Department of Physical Medicine and Rehabilitation, Inje University Haeundae Paik Hospital, Inje University College of Medicine, Busan, Korea. jawvmfox@naver.com
Abstract

Objective

To investigate swallowing characteristics of patients with dysphagia caused by anterior cervical osteophytes (ACOs) and compare clinical courses according to treatment options.

Methods

A retrospective analysis of 1,866 videofluoroscopic swallowing studies (VFSS) of patients with ACOs from electronic medical records was performed. Patients with other diseases that could explain the dysphagia were excluded. Dysphagia characteristics and severity and clinical and radiological characteristics of subjects with ACOs were evaluated.

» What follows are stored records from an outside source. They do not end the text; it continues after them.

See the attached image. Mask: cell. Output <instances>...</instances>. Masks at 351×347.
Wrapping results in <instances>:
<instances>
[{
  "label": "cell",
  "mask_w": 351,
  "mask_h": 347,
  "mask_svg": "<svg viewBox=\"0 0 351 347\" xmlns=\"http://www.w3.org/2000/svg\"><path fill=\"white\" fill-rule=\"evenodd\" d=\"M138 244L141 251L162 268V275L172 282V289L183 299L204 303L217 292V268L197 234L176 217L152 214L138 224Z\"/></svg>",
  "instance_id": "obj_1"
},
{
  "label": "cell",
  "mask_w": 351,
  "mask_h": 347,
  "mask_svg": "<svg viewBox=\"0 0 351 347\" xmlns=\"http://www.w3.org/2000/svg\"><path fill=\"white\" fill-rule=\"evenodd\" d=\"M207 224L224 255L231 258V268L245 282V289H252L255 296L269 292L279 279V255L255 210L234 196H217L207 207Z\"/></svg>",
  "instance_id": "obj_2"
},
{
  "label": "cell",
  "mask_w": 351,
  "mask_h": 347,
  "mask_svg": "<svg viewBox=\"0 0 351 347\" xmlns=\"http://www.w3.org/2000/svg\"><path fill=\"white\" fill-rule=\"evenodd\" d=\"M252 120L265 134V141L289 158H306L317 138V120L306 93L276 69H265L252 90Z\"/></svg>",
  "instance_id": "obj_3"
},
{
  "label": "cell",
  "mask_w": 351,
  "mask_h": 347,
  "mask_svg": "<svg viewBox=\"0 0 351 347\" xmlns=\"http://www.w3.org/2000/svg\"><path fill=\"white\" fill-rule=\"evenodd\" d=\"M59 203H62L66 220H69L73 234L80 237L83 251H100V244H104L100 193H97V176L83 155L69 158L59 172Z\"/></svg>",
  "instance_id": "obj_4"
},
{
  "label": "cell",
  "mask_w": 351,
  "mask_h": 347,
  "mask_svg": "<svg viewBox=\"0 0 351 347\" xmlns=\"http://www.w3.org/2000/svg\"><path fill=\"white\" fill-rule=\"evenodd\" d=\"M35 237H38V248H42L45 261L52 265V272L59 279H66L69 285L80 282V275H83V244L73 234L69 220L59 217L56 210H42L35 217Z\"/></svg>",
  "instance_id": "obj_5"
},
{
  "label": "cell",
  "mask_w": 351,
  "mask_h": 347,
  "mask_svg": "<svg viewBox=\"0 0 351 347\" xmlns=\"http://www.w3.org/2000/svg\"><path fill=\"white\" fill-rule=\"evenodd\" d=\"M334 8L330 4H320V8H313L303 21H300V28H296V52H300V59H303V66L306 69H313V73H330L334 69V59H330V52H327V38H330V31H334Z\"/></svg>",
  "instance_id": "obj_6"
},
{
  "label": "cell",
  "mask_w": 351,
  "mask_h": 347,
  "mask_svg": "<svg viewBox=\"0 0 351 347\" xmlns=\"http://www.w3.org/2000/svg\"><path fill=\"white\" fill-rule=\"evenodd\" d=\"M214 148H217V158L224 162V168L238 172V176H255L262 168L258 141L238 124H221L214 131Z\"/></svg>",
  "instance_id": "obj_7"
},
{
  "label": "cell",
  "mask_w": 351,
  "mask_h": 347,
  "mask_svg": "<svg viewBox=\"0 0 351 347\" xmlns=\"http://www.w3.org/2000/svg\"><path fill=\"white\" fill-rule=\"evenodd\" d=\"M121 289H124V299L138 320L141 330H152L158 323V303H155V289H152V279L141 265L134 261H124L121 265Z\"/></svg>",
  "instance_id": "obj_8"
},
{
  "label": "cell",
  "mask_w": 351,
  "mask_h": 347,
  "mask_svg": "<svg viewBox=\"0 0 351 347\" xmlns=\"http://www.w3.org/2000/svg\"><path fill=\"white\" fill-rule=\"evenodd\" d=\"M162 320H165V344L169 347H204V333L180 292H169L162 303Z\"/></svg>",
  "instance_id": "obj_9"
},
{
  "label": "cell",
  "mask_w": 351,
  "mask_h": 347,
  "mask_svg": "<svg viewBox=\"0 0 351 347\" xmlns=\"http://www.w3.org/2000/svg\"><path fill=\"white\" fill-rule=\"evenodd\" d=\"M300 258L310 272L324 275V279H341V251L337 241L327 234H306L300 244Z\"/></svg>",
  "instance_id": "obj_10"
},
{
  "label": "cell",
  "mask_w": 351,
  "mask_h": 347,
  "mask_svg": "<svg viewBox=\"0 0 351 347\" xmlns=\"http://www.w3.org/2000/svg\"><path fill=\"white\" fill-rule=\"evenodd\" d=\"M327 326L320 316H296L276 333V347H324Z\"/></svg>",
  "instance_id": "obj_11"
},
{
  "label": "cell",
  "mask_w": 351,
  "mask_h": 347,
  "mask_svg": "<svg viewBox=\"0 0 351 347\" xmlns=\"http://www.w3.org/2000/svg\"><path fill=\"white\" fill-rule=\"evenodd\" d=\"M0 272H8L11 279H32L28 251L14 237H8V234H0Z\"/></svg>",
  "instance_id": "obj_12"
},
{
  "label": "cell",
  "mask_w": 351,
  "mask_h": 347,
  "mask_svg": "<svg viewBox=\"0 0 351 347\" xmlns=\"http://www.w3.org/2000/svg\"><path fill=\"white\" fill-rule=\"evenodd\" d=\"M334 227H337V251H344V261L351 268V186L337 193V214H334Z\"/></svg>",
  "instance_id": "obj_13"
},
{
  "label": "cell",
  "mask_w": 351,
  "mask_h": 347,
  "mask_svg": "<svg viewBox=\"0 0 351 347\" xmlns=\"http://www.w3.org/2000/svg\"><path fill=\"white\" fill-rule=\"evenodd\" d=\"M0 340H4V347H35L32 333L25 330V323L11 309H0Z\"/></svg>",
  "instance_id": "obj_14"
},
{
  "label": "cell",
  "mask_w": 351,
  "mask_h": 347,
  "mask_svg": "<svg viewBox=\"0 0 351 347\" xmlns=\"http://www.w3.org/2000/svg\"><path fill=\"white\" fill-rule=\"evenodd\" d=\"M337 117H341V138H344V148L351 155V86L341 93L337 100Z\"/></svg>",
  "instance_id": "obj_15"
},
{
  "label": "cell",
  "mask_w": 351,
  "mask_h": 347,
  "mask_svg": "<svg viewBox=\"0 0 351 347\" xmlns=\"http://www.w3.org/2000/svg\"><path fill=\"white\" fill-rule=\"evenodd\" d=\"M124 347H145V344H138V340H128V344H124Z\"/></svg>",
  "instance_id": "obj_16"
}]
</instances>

Dysphagia characteristics and clinical course were compared among three treatment groups: surgical treatment, swallowing rehabilitation, and conservative treatment.

Results

Subjects were 22 men and 1 woman with a mean age of 78.69±8.01 years. The mean osteophyte thickness was 9.07±3.84 mm. It was significantly thicker in the surgical group than that in other groups (p=0.01). ACOs were most frequently found at C5 level. This level also had the thickest osteophytes. However, videofluoroscopic dysphagia scales (VDS) were not significantly different among the three treatment groups. The pharyngeal phase score of the VDS was significantly higher in the surgical group (p=0.041). Dysphagia severity was decreased significantly in the surgical group at 3 months after the initial VFSS (p=0.004).

Conclusion

The main swallowing characteristics in patients with ACOs were dysphagia features of the pharyngeal phase, including inappropriate airway protection, decreased laryngeal elevation, and reduced epiglottis inversion. When determining treatment options, it may be helpful to consider dysphagia severity at pharyngeal phase and osteophyte thickness.